__Job__. Pull out every line in the listing below that contains the word "image".

__Entries shown__.
◆ ◆ ◆ ◆ ◆
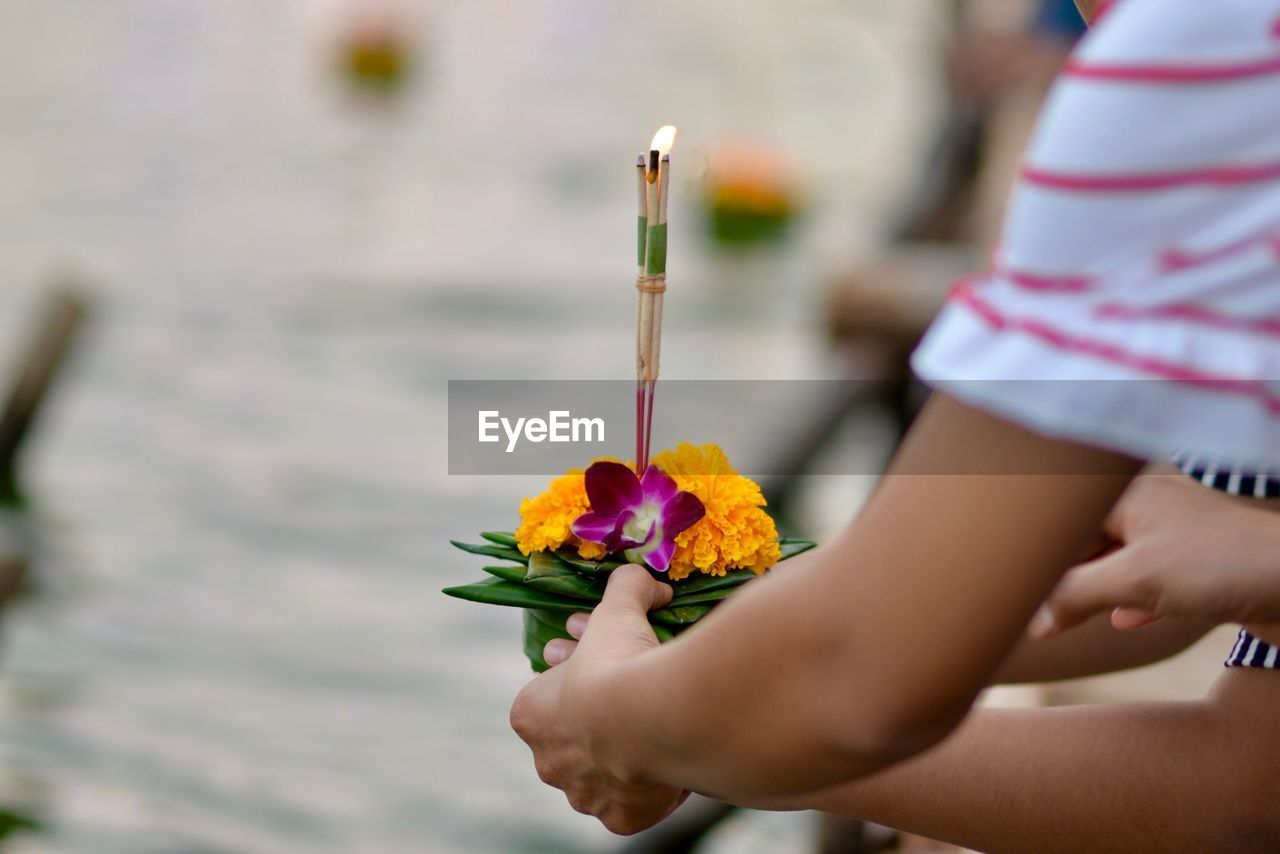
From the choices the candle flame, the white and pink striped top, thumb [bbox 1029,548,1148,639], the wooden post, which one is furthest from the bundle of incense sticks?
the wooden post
◆ ◆ ◆ ◆ ◆
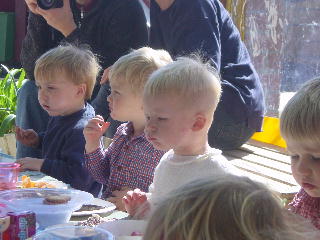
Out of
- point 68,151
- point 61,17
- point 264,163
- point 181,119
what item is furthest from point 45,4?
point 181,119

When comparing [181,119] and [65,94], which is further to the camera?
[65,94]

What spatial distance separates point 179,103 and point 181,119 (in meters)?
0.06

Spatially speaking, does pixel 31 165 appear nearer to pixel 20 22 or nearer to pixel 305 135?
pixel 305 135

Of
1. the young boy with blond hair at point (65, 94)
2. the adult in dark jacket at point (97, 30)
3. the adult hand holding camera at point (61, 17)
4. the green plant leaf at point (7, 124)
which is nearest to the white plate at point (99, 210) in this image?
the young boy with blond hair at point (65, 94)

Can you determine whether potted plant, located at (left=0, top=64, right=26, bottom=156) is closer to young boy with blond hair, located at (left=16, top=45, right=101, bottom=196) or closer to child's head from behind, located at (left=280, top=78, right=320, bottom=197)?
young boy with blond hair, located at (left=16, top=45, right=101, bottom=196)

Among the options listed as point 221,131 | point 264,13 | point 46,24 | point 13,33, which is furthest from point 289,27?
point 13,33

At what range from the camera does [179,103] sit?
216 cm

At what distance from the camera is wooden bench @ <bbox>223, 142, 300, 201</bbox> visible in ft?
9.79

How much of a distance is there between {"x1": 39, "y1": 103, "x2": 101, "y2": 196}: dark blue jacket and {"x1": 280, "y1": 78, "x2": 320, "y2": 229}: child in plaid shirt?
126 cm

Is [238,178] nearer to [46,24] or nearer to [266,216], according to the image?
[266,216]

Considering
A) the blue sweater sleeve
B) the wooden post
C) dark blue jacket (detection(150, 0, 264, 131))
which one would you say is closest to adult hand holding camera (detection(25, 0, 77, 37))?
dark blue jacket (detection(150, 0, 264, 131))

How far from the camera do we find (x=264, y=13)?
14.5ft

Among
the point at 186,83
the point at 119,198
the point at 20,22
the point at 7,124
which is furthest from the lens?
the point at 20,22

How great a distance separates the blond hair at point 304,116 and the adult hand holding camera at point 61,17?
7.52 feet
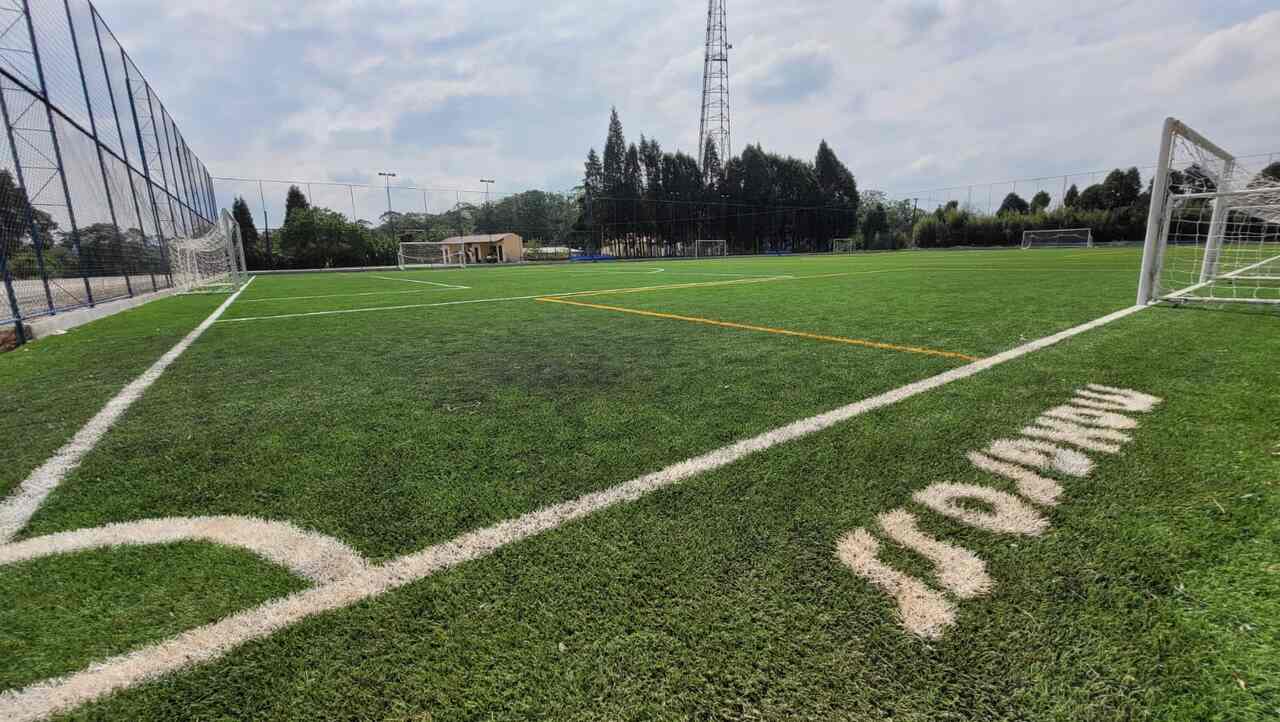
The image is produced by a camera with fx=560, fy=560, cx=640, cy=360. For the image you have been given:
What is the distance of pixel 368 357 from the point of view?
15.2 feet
◆ ◆ ◆ ◆ ◆
__Task response__.
which is nearest to the white plate at point (99, 210) in this image?
Is [238,178] nearer to [46,24] or nearer to [266,216], according to the image?
The image is produced by a camera with fx=560, fy=560, cx=640, cy=360. For the image you have been given:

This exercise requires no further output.